Re: @rel syntax in RDFa (relevant to ISSUE-60 discussion), was: Using XMLNS in link/@rel

Mark,

CC indeed recommends using RDFa, as we describe in detail here:

http://www.w3.org/Submission/2008/SUBM-ccREL-20080501/

which we published once RDFa was REC.

I'll focus on your point #3, since you say it is the most important and
I believe Steven has answered the others.
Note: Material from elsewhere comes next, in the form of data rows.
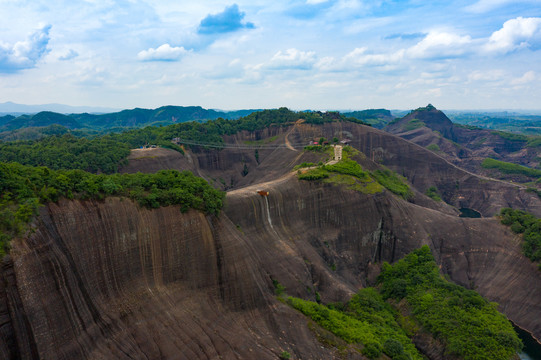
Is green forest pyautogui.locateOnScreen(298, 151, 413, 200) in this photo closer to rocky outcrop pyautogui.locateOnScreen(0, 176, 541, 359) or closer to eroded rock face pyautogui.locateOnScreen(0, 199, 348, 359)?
rocky outcrop pyautogui.locateOnScreen(0, 176, 541, 359)

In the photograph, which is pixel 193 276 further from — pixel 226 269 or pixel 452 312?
pixel 452 312

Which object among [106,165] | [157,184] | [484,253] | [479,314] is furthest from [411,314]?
[106,165]

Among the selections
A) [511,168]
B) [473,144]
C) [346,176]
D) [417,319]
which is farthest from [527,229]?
[473,144]

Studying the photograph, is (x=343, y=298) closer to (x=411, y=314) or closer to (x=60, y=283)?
(x=411, y=314)

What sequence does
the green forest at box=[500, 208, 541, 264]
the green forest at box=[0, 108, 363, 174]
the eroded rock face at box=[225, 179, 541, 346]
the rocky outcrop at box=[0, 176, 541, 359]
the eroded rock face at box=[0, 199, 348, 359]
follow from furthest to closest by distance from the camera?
the green forest at box=[0, 108, 363, 174] < the green forest at box=[500, 208, 541, 264] < the eroded rock face at box=[225, 179, 541, 346] < the rocky outcrop at box=[0, 176, 541, 359] < the eroded rock face at box=[0, 199, 348, 359]

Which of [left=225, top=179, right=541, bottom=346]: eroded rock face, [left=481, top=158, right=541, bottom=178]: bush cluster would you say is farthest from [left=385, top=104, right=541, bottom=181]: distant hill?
[left=225, top=179, right=541, bottom=346]: eroded rock face

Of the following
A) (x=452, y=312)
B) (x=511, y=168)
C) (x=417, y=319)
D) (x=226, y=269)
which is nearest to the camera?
(x=226, y=269)

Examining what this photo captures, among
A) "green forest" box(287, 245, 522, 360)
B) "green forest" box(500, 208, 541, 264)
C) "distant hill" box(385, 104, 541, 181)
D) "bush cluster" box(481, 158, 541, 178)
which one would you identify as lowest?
"green forest" box(287, 245, 522, 360)
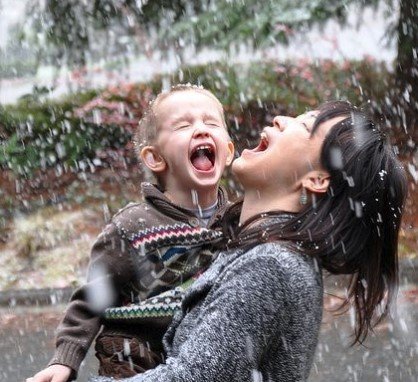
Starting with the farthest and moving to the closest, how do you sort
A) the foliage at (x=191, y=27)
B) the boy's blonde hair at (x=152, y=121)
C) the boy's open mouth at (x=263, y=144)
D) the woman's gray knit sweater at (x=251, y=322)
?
the foliage at (x=191, y=27)
the boy's blonde hair at (x=152, y=121)
the boy's open mouth at (x=263, y=144)
the woman's gray knit sweater at (x=251, y=322)

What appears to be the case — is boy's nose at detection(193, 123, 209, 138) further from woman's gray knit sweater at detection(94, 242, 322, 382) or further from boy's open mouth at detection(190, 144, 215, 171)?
woman's gray knit sweater at detection(94, 242, 322, 382)

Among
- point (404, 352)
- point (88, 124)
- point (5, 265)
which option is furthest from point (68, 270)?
point (404, 352)

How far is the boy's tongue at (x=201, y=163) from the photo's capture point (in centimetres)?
270

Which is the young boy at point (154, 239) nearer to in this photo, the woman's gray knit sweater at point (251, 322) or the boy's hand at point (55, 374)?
the boy's hand at point (55, 374)

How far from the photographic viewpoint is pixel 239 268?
1.83 m

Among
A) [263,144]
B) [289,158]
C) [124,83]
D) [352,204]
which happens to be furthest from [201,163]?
[124,83]

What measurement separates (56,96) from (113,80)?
883 mm

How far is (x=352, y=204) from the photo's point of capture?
202 cm

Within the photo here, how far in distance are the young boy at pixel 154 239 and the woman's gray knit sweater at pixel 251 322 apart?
499 millimetres

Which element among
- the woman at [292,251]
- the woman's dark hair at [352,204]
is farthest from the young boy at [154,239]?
the woman's dark hair at [352,204]

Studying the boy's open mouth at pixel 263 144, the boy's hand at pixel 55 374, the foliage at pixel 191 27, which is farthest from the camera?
the foliage at pixel 191 27

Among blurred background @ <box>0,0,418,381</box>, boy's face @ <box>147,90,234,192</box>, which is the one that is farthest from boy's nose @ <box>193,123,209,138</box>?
blurred background @ <box>0,0,418,381</box>

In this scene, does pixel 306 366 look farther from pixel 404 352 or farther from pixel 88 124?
pixel 88 124

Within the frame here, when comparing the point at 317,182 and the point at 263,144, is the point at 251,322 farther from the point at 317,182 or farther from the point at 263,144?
the point at 263,144
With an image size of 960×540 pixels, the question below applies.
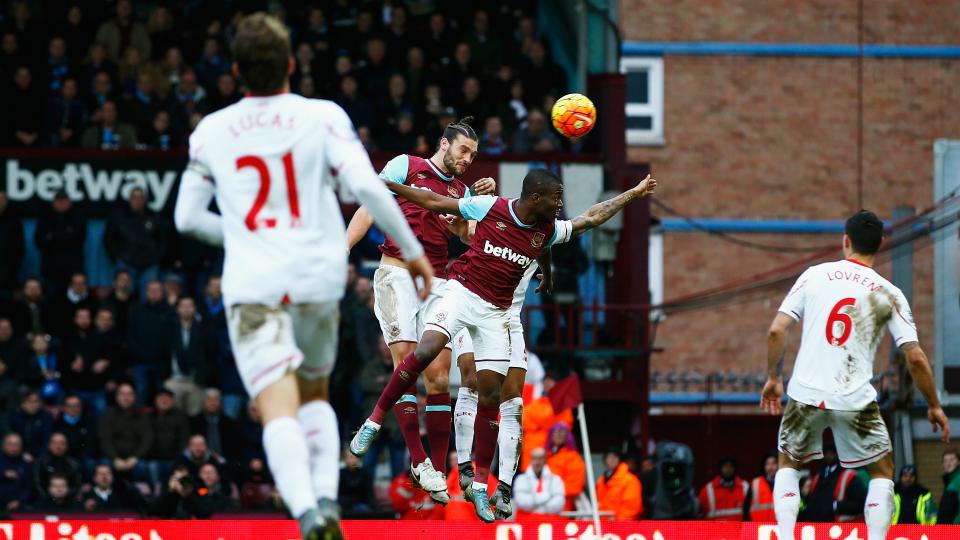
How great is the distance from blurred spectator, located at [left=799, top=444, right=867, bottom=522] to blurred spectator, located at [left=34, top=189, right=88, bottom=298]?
384 inches

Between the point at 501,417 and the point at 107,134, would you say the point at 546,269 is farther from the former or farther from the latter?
the point at 107,134

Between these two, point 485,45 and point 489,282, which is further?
point 485,45

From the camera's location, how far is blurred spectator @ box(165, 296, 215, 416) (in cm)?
2055

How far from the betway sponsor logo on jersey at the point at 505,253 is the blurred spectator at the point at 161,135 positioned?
437 inches

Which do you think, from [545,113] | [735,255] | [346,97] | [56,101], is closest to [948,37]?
[735,255]

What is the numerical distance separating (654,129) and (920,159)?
5921 mm

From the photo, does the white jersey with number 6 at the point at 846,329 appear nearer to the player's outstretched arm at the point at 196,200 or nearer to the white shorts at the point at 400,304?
the white shorts at the point at 400,304

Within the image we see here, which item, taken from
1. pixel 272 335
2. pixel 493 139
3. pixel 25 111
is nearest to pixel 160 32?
pixel 25 111

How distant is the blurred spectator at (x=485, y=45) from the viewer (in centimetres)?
2392

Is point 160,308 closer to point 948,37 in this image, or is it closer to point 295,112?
point 295,112

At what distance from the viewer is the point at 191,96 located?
2278 cm

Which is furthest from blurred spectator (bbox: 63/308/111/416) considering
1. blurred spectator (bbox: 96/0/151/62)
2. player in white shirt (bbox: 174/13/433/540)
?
player in white shirt (bbox: 174/13/433/540)

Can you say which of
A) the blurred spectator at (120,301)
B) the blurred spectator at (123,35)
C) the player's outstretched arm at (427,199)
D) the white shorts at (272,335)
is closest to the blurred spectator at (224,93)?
the blurred spectator at (123,35)

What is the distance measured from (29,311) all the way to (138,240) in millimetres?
1652
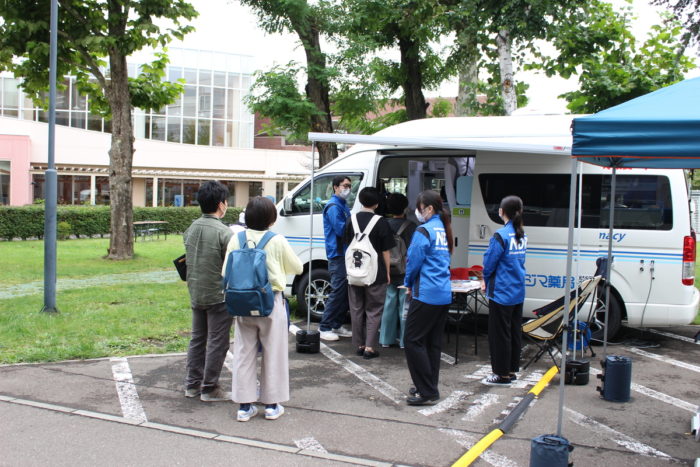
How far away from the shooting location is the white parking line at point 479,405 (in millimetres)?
5273

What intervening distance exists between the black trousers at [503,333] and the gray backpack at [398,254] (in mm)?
1424

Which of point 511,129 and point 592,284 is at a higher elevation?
point 511,129

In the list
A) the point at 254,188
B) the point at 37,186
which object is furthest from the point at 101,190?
the point at 254,188

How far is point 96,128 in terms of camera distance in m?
41.1

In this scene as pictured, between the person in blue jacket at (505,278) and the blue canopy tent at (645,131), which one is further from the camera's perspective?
the person in blue jacket at (505,278)

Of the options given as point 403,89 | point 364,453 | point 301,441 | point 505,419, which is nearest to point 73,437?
point 301,441

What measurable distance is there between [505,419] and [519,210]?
1.84 metres

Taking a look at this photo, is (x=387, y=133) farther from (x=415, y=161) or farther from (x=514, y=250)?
(x=514, y=250)

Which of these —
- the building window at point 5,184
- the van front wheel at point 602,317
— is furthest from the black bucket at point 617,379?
the building window at point 5,184

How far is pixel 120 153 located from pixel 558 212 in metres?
11.2

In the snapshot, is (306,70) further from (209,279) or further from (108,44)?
(209,279)

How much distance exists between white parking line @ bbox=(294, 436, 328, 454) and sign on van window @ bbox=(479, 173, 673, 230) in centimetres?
428

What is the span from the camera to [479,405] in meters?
5.58

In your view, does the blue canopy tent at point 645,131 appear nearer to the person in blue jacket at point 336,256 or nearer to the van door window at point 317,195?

> 3) CC's adoption of *proposed* XHTML conventions from RDFa into HTML4
> via CURIEs further muddies the waters; xmlns has no meaning whatsoever
> in HTML4, so they're promoting bad practice there by circumventing the
> specified Profile mechanism. I find this aspect of this the most
> concerning, and it needs clarification (more colourful words come to
> mind, but I'll leave it there for now). 

Creative Commons specifically held off on encouraging ccREL widely until
RDFa was a REC for XHTML.

Of course, Creative Commons has made no secret of the fact that we're
working to include RDFa in HTML. RDFa is part of HTML5's charter in part
because Creative Commons, among others, asked. In addition, we strongly
support the RDFa task force's current work on using @prefix rather than
@xmlns to declare CURIE prefixes, in order to remove technical
complications from parsing @xmlns:* in HTML.

Now, let's be clear that the RDFa task force, on the other hand, has not
advocated putting RDFa in HTML right now, although it has done
everything in its power to make that transition as easy as possible from
a technical standpoint. The RDFa task force also worked to ensure that,
even as link-types evolve, RDFa would do its best not to conflict. In
particular, we parse RDFa as link-type or prefixed-CURIE, so rel="foo"
will mean nothing until a Link Type is added for "foo" (or a profile
gives it meaning.)

All that said, is Creative Commons jumping the gun a bit?

Yes, we are. We've been working since 2001 with various parties at and
outside of W3C to find scalable ways of embedding simple metadata in
HTML, and colorful words of our own come to mind to describe the
obstructionism we've encountered along the way :)

So while 90% of our work has been entirely in the context of standards
groups, 10% has stepped out in front of the standard as unobtrusively as
possible. Yahoo parses RDFa, in XHTML and in HTML, and it's been working
extremely well (they happily ignore non-prefixed CURIEs in @rel values).

I think the only section in [1] that potentially conflicts is 4.2, which
is quite short:

   4.2.  Extension Relation Types

   Applications that don't merit a registered relation type may use an
   extension relation type.  An extension relation type is a URI
   [RFC3986] that, when dereferenced, SHOULD yield a document describing
   that relation type.

   Extension relation types MUST be compared in a case-sensitive
   fashion, character-by-character.

Would you consider tweaking this section to indicate that certain
syntaxes, e.g. XHTML+RDFa, may further process the raw attribute value
to yield a URI? I certainly agree that, semantically, @rel should be a URI.